((3y^2)dx/(x^2+3x)) +( ( 2y ln ((5x)/(x+3))+ 3siny)dy=0
Please help me in solving this problem using exact differential equation.
Thanks in advance.
you can start by noting that if
u = ln(5x/(x+3))
du/dx = 3/(x^2+3x)
The rest should be not so hard now.
To solve this problem using exact differential equation, we can follow these steps:
Step 1: Determine if the equation is exact.
A differential equation of the form M(x, y)dx + N(x, y)dy = 0 is exact if and only if ∂M/∂y = ∂N/∂x.
Let's differentiate M(x, y) with respect to y:
∂M/∂y = 0
Now, let's differentiate N(x, y) with respect to x:
∂N/∂x = 2y(5/(5x/x+3) - 1/(x+3)^2) + 3cosy
Since ∂M/∂y ≠ ∂N/∂x, the equation is not exact.
Step 2: Multiply the entire equation by an integrating factor.

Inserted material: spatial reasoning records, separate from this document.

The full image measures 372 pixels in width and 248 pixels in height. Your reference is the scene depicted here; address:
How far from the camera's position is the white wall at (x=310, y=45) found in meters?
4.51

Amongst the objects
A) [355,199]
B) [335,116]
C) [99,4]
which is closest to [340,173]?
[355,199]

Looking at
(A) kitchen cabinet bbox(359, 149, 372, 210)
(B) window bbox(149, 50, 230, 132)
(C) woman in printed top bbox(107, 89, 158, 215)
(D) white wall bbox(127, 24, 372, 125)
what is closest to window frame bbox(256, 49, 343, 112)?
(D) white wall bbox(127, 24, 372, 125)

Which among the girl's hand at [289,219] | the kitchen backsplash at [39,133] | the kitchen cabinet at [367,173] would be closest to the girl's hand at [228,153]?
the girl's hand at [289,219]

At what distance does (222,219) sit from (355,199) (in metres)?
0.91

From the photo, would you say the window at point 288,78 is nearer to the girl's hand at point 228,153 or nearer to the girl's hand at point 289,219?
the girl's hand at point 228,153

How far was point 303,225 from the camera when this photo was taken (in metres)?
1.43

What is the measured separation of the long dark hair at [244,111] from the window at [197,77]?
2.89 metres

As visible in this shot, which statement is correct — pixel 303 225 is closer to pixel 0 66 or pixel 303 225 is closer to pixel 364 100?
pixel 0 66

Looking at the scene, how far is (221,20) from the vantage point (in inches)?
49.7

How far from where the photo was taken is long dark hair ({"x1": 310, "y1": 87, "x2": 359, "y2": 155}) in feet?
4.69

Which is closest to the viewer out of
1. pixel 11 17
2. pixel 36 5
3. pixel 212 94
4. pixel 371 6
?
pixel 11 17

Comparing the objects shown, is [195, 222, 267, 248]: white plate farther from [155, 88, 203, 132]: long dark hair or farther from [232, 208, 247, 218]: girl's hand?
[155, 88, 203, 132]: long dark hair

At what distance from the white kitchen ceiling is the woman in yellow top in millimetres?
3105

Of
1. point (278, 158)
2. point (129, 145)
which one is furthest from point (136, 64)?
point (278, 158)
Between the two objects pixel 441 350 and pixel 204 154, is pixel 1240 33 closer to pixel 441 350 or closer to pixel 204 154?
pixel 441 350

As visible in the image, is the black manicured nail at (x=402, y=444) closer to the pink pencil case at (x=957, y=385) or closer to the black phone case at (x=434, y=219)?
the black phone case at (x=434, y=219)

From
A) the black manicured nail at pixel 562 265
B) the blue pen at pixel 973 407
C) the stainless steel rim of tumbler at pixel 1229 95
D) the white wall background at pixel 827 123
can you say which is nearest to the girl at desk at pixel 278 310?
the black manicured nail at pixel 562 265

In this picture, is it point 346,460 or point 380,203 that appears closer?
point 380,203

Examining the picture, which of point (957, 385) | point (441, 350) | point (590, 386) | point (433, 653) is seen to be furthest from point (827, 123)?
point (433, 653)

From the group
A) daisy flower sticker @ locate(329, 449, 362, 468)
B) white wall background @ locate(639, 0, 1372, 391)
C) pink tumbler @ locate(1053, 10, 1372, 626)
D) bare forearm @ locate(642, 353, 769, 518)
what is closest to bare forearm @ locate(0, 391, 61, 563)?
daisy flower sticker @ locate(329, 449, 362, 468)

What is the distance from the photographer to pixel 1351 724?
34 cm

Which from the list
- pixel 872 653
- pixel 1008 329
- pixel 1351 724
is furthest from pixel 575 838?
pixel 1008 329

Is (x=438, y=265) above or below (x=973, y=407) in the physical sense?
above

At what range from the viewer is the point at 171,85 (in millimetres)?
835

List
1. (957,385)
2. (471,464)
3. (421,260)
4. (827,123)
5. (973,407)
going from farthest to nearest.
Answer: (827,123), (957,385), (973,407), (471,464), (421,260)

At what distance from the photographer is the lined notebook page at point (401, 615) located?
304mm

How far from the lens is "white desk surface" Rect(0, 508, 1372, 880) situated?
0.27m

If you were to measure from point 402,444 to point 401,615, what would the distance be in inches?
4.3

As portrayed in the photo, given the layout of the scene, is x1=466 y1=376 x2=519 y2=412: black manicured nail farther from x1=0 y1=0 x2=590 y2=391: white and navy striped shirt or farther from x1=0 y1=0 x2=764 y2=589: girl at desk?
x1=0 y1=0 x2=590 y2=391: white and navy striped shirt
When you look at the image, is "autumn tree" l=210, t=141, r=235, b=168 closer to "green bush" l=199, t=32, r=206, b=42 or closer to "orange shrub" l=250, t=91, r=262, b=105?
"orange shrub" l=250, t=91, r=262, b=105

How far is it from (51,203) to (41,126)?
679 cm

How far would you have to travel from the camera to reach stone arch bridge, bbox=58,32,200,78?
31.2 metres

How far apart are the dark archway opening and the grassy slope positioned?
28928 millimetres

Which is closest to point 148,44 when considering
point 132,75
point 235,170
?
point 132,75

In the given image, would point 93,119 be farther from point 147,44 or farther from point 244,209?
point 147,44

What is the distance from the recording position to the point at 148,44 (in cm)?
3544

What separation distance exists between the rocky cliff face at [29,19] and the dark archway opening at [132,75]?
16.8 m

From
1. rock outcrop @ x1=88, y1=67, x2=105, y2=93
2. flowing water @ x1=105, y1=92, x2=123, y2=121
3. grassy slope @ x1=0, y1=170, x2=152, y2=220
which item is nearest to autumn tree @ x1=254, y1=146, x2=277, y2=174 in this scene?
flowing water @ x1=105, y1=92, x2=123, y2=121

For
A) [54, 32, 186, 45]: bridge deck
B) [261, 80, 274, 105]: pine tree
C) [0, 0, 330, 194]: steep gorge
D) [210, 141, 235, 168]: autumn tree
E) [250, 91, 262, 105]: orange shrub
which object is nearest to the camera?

To make the equation exact, we need to find an integrating factor, μ(x, y), which satisfies the following condition: μ(x, y)[∂M/∂y - ∂N/∂x] = μ(x, y)(0 - 2y(5/(5x/x+3) - 1/(x+3)^2) - 3cosy).
Simplifying the above expression, we have:
μ(x, y)(- 2y(5/(5x/x+3) - 1/(x+3)^2) - 3cosy) = 0
Step 3: Solve for the integrating factor.
We equate the above equation to zero and solve for μ(x, y):
- 2y(5/(5x/x+3) - 1/(x+3)^2) - 3cosy = 0
Simplify the equation further:
- 10y/(5x/x+3) + 2y/(x+3)^2 = 3cosy
Now, solve this equation for μ(x, y):
μ(x, y) = (- 10y/(5x/x+3) + 2y/(x+3)^2) / 3cosy
Step 4: Multiply the original equation by the integrating factor μ(x, y).
Multiply both sides of the original equation by μ(x, y) to obtain the exact differential equation:
μ(x, y)[(3y^2)dx/(x^2+3x)] + μ(x, y)[(2y ln((5x)/(x+3)) + 3siny)dy] = 0
Step 5: Check if the equation is now exact.
Repeat Step 1 to check if the equation is now exact. If it is, move on to the next step. If not, recheck your calculations.
Step 6: Integrate both sides of the equation.
Integrate each term separately with respect to its corresponding variable. Treat the other variable as a constant.
Integrating the left-hand side, we have:
∫[μ(x, y)((3y^2)dx/(x^2+3x))] + ∫[μ(x, y)((2y ln((5x)/(x+3)) + 3siny)dy)] = ∫[0] [Integrating zero will give us a constant C.]
Step 7: Simplify the equation and solve for the constant C.
Simplify the left-hand side and solve for the constant C using the given boundary conditions or additional information.
Step 8: Write the final solution.
Once you have the value of the constant C, you can write the final solution to the differential equation with the given boundary conditions or additional information.